Description of the task
Whatever comes before the line containing "Interior Design Ideas" stays out; transcribe that line and all that follow to the end of the records exactly, with no pictures.

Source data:

Start of Block

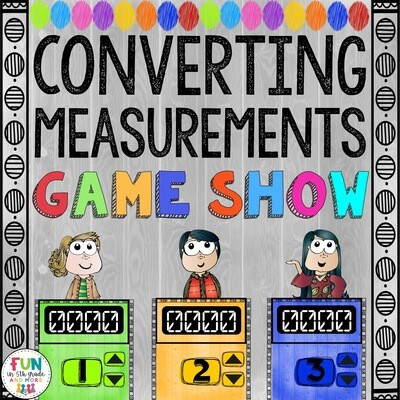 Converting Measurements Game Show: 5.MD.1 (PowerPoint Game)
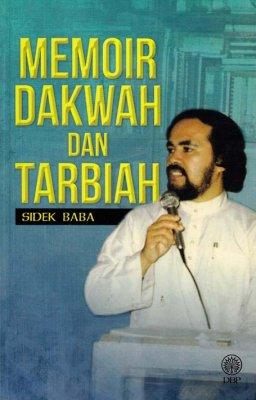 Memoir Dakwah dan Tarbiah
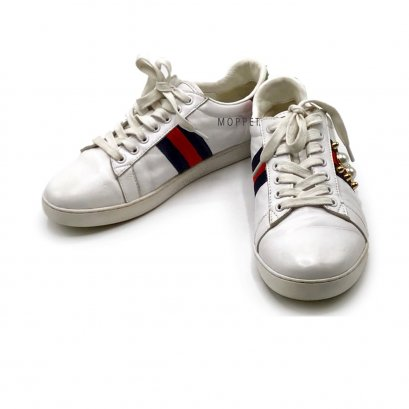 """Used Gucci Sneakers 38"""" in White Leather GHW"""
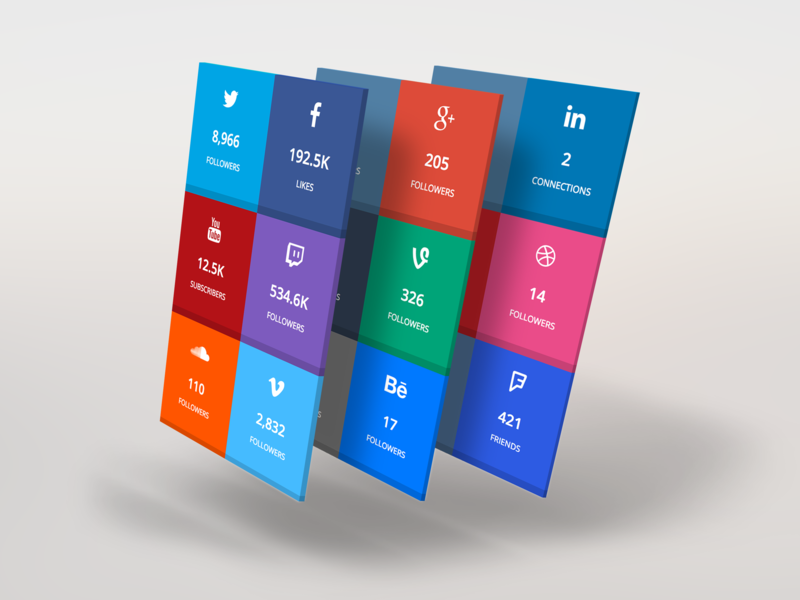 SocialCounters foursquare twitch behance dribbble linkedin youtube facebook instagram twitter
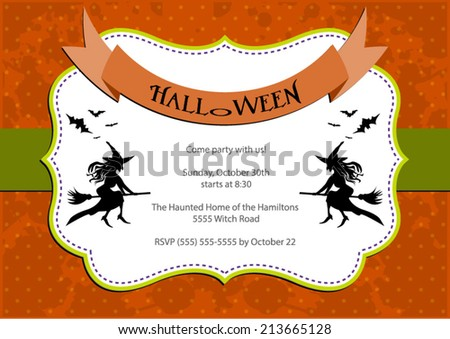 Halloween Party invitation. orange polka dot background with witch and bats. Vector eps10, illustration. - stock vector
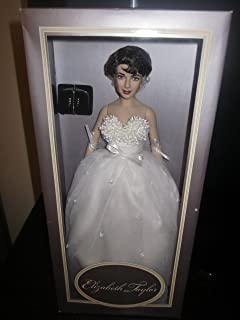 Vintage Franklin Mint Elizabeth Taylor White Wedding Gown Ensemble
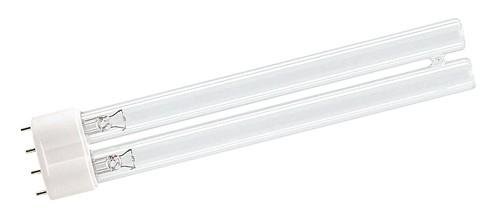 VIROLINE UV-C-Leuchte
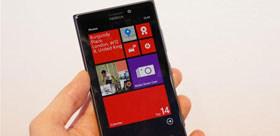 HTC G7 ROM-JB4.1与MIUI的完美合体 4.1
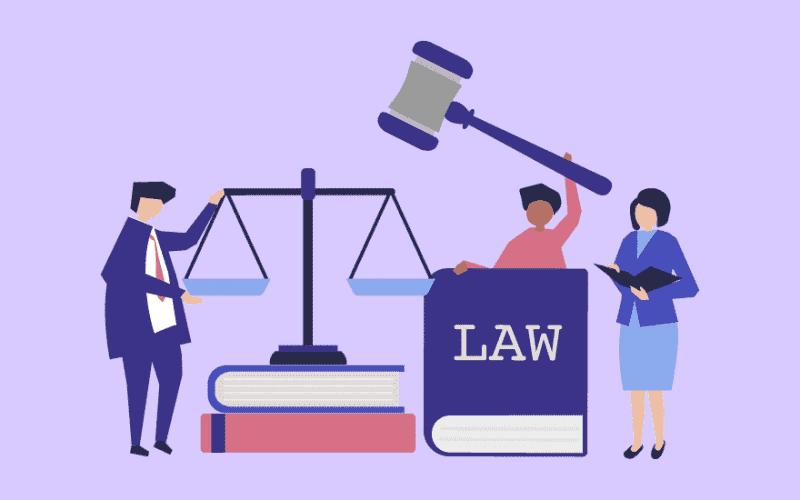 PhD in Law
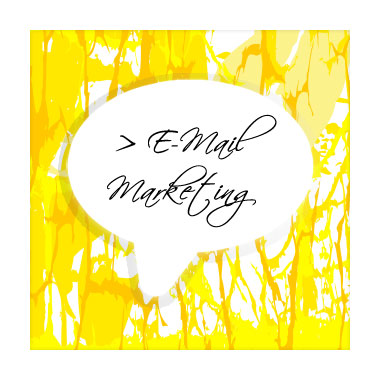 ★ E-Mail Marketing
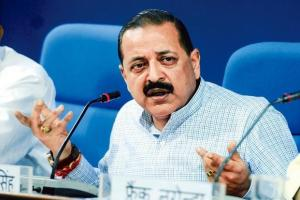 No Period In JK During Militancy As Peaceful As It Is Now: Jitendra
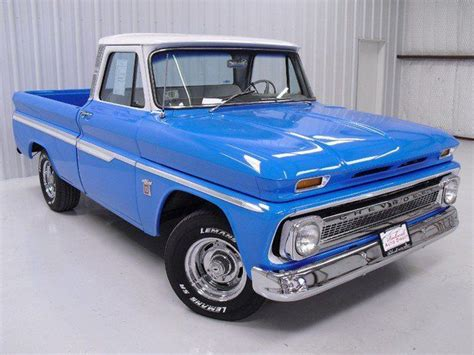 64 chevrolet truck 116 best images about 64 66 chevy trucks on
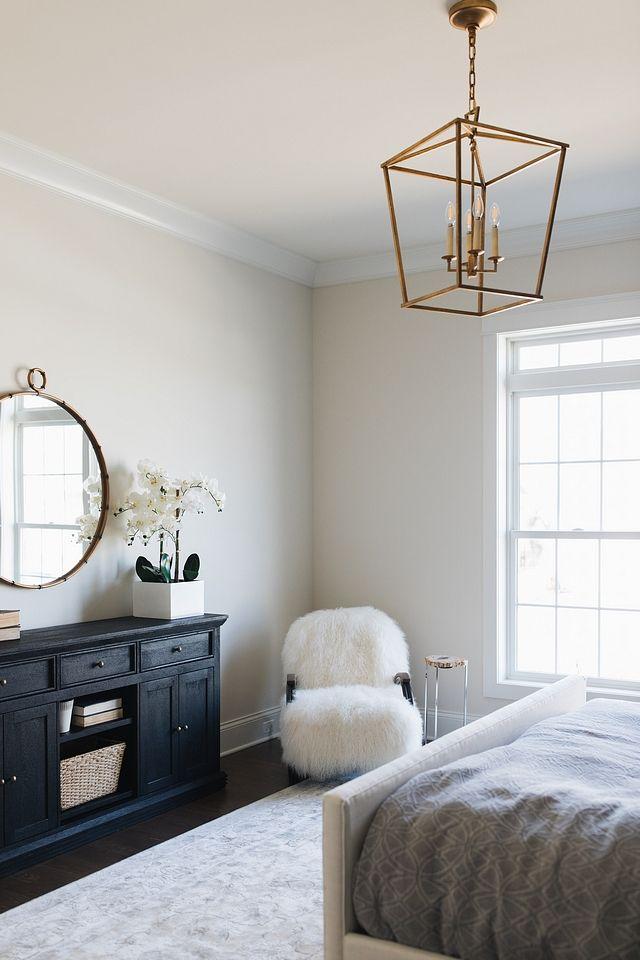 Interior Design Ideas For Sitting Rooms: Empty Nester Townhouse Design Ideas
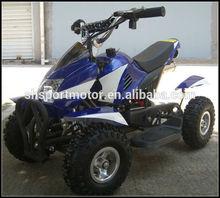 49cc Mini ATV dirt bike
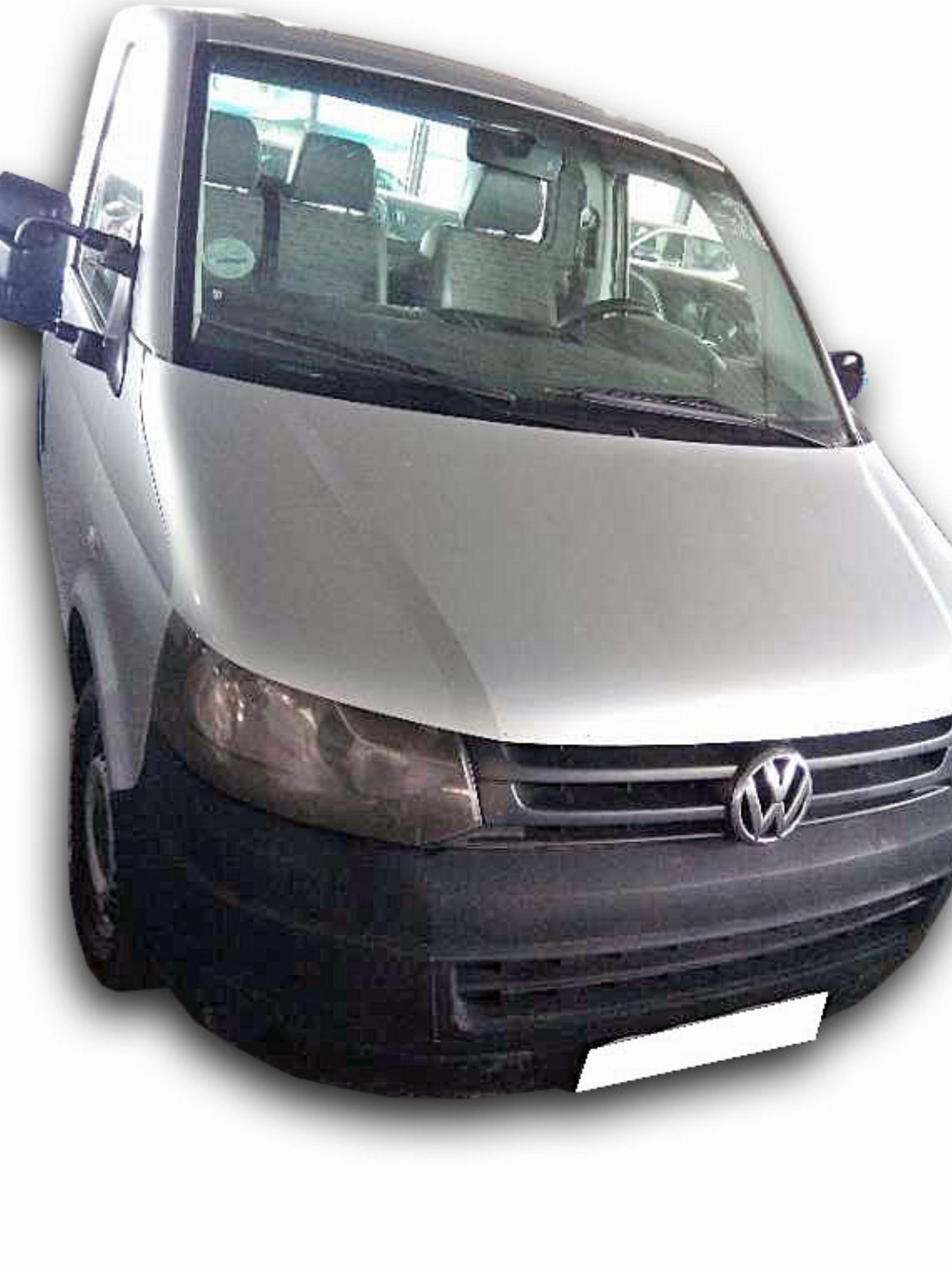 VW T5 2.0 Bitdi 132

End of Block

Exercise solution
 Interior Design Ideas For Sitting Rooms: Empty Nester Townhouse Design Ideas
 49cc Mini ATV dirt bike
 VW T5 2.0 Bitdi 132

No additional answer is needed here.